== Excerpted records

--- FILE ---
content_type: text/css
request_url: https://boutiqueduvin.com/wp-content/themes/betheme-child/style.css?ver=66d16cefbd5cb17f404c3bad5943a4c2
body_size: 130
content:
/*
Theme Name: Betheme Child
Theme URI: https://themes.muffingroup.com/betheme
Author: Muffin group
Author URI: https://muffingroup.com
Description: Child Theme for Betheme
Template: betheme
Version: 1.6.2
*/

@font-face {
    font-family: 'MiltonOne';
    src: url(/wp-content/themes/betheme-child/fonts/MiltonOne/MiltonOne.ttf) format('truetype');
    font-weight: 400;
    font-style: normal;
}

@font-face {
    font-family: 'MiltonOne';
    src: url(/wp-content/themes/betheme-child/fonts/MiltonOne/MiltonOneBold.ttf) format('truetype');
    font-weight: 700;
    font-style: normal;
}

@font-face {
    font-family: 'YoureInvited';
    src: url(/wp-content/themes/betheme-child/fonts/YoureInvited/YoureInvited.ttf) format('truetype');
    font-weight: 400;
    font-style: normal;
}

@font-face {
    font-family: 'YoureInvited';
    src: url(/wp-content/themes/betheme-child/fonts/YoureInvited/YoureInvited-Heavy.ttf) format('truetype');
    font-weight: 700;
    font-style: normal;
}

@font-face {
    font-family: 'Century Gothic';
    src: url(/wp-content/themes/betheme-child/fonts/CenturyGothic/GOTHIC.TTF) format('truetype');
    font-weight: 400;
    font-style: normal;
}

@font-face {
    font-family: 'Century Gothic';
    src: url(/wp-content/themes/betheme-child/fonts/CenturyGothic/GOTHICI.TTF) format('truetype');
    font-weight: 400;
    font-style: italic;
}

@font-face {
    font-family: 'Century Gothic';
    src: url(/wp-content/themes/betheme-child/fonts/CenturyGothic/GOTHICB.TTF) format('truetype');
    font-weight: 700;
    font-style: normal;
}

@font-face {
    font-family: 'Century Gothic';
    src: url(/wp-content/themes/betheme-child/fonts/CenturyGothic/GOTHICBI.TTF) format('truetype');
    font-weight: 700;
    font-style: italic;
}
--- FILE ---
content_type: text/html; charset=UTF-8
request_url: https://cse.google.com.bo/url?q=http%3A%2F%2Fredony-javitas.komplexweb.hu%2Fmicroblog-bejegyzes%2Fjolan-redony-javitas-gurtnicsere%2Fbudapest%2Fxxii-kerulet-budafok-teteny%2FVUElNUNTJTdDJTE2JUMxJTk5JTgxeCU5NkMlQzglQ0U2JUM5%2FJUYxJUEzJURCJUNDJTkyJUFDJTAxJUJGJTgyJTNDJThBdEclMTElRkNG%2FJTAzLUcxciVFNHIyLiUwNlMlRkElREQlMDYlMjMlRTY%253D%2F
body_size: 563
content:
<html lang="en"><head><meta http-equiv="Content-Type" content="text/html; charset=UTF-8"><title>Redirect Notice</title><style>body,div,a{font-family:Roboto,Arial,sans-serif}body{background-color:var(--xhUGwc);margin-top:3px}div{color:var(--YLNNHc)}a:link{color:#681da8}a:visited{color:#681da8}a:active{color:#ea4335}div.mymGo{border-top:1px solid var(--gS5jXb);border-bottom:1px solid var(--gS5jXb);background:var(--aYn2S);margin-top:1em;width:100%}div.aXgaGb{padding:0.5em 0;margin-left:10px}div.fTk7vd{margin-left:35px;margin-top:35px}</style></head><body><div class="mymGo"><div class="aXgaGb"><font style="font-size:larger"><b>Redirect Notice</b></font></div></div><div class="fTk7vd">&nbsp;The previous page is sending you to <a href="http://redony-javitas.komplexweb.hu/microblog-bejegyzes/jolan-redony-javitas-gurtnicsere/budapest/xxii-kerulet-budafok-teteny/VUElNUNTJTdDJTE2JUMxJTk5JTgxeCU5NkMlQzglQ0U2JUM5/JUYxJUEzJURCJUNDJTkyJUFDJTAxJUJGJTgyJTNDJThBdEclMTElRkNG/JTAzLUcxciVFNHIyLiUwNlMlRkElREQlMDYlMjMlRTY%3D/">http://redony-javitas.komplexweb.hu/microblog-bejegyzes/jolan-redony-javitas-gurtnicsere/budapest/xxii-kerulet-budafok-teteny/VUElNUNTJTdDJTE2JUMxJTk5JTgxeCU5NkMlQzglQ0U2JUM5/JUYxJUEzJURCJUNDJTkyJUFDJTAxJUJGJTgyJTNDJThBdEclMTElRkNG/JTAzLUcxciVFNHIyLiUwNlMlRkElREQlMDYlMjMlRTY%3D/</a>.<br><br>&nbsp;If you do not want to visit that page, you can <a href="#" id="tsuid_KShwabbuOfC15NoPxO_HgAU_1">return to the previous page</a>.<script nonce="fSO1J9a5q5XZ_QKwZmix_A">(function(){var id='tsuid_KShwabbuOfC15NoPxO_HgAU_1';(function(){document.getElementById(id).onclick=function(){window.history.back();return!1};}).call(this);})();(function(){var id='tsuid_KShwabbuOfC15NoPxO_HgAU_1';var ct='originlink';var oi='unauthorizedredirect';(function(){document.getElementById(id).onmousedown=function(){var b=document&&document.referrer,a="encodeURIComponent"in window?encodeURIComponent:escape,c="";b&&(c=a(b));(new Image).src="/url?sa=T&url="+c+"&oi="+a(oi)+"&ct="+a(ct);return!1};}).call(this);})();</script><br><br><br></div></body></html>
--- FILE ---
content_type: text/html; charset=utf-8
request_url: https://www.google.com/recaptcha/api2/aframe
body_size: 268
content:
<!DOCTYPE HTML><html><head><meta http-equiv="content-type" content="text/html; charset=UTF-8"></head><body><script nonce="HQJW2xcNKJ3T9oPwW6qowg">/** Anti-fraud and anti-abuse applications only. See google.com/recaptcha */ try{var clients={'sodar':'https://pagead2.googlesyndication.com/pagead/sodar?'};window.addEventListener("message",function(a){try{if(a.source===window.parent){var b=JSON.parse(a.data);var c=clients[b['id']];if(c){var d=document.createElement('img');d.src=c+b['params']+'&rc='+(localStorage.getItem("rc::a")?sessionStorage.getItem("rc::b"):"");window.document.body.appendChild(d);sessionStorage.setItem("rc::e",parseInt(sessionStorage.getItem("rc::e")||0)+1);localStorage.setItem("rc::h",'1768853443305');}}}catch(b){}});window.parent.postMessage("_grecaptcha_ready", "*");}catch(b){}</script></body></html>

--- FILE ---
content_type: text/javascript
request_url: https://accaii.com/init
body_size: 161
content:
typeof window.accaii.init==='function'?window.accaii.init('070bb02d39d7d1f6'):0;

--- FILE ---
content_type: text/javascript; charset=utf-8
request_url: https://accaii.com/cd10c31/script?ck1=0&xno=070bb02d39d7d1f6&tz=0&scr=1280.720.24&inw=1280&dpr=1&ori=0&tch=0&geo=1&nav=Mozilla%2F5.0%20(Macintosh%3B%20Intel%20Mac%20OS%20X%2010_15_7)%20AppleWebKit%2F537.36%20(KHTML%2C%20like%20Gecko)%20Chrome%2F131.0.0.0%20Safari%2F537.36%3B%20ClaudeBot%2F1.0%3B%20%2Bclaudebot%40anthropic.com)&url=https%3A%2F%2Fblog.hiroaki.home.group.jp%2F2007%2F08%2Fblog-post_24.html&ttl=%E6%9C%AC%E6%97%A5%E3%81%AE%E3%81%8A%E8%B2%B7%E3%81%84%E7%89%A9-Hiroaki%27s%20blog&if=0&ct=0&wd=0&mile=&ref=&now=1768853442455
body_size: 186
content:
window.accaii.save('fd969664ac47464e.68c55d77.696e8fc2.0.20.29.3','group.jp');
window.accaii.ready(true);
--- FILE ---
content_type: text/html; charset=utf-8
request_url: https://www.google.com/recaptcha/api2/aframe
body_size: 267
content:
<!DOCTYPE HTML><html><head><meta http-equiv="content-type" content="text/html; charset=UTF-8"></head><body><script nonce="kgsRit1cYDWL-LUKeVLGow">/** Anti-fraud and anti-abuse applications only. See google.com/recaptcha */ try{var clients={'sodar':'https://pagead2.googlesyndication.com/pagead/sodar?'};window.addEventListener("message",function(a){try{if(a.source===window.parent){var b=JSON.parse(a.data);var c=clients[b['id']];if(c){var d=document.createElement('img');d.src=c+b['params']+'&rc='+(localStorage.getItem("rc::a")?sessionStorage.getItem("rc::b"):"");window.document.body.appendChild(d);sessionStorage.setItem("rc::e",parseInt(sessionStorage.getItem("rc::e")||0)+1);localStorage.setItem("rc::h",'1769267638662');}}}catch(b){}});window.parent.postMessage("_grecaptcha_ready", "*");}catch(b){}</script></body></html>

====

§ What is being asked: Scan the material for "fonts" and copy the lines that hold it.

§ Response to the task:
    src: url(/wp-content/themes/betheme-child/fonts/MiltonOne/MiltonOne.ttf) format('truetype');
    src: url(/wp-content/themes/betheme-child/fonts/MiltonOne/MiltonOneBold.ttf) format('truetype');
    src: url(/wp-content/themes/betheme-child/fonts/YoureInvited/YoureInvited.ttf) format('truetype');
    src: url(/wp-content/themes/betheme-child/fonts/YoureInvited/YoureInvited-Heavy.ttf) format('truetype');
    src: url(/wp-content/themes/betheme-child/fonts/CenturyGothic/GOTHIC.TTF) format('truetype');
    src: url(/wp-content/themes/betheme-child/fonts/CenturyGothic/GOTHICI.TTF) format('truetype');
    src: url(/wp-content/themes/betheme-child/fonts/CenturyGothic/GOTHICB.TTF) format('truetype');
    src: url(/wp-content/themes/betheme-child/fonts/CenturyGothic/GOTHICBI.TTF) format('truetype');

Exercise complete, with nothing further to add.